- Today's Hits with Bob Carroll

Background information
- Born: Robert Carroll June 8, 1918
- Died: November 12, 1994 (aged 76) Port Washington, New York
- Occupations: Singer, actor
- Formerly of: Charlie Barnet, Jimmy Dorsey, Glenn Miller, Gordon Jenkins

= Bob Carroll (singer/actor) =

American singer and actor (1918–1994)

Robert Carroll (June 8, 1918 – November 12, 1994) was an American big band singer and stage, film and television actor.

==Early years==
Bob Carroll was born Mark Kaufman in New York, NY. The son of a piano salesman, Carroll attended high school in Brooklyn.

== Singer ==
Carroll's singing career was interrupted by three years' service in the U.S. Army during World War II. When he returned to civilian life, he joined Jimmy Dorsey's orchestra.

Carroll also sang with other orchestras, including Charlie Barnet and Glenn Miller in the 1940s and Gordon Jenkins (for whom he recorded the hit "Charmaine" in 1951) in the 1950s.
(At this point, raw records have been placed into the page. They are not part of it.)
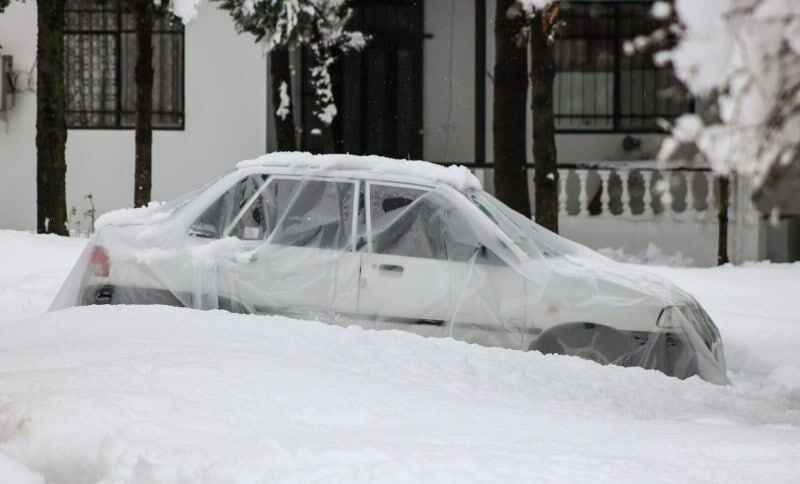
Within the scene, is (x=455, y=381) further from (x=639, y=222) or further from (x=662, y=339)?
(x=639, y=222)

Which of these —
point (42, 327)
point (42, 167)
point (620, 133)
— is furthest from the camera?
point (620, 133)

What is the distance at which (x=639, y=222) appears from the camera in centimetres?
1719

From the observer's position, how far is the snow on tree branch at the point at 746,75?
15.3ft

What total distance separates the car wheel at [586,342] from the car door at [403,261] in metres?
0.65

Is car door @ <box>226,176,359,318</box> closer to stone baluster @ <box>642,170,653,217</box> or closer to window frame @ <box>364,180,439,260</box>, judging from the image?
window frame @ <box>364,180,439,260</box>

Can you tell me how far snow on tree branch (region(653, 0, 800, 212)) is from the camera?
466 cm

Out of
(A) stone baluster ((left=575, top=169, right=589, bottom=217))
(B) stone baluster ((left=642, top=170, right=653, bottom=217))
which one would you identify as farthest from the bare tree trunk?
(A) stone baluster ((left=575, top=169, right=589, bottom=217))

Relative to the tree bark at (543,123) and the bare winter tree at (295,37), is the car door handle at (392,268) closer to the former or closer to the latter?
the tree bark at (543,123)

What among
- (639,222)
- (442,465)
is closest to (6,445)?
(442,465)

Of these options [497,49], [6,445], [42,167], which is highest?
[497,49]

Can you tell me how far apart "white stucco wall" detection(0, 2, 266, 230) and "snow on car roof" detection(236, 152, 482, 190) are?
31.3 ft

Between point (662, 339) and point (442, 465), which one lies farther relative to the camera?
point (662, 339)

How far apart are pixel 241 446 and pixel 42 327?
2868 mm

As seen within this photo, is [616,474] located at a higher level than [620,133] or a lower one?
lower
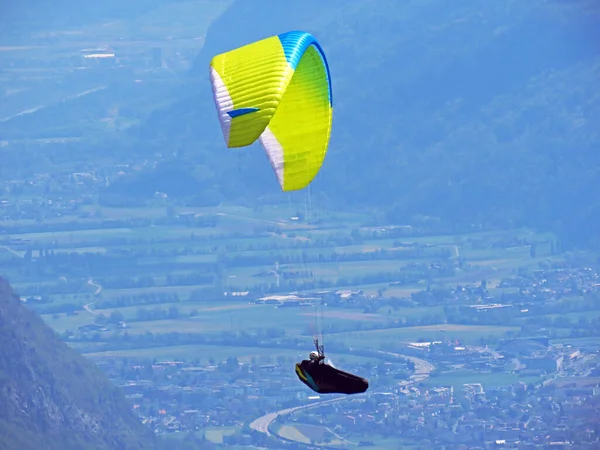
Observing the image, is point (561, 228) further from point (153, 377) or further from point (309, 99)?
point (309, 99)

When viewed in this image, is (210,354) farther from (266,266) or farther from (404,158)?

He is heard on the soundtrack of The Prowler (1951) singing "Baby". In 1957, his version of "Butterfly" on Bally Records made the charts, peaking at No. 61 on the Billboard Hot 100.

In the mid-1960s, Carroll was host and singer on All Time Hits, a musical program on WGN-TV in Chicago.

== Actor ==
In the 1960s, Carroll turned to acting and his stage career peaked in those years. On television, he appeared both in soap operas and prime time series. He performed on Songs for Sale (1950–1952) and was a regular vocalist on NBC's Judge for Yourself, starring Fred Allen, which aired in the 1953–1954 season.

In the theater, Carroll performed in various touring productions of Fiddler on the Roof, including in 1966 (playing Lazar) and 1968 (playing Tevye) as well as the 1989 pre-Broadway tour (playing Morcha). He played the title role in the first national tour of Fiorello! He also played 1984 touring production of La Cage aux Folles (playing Edouard Dindon). Other touring productions in which he appeared included Guys and Dolls, The Pajama Game and Say, Darling.

== Death ==
Carroll died at the age of 76 in Port Washington, New York, where he resided.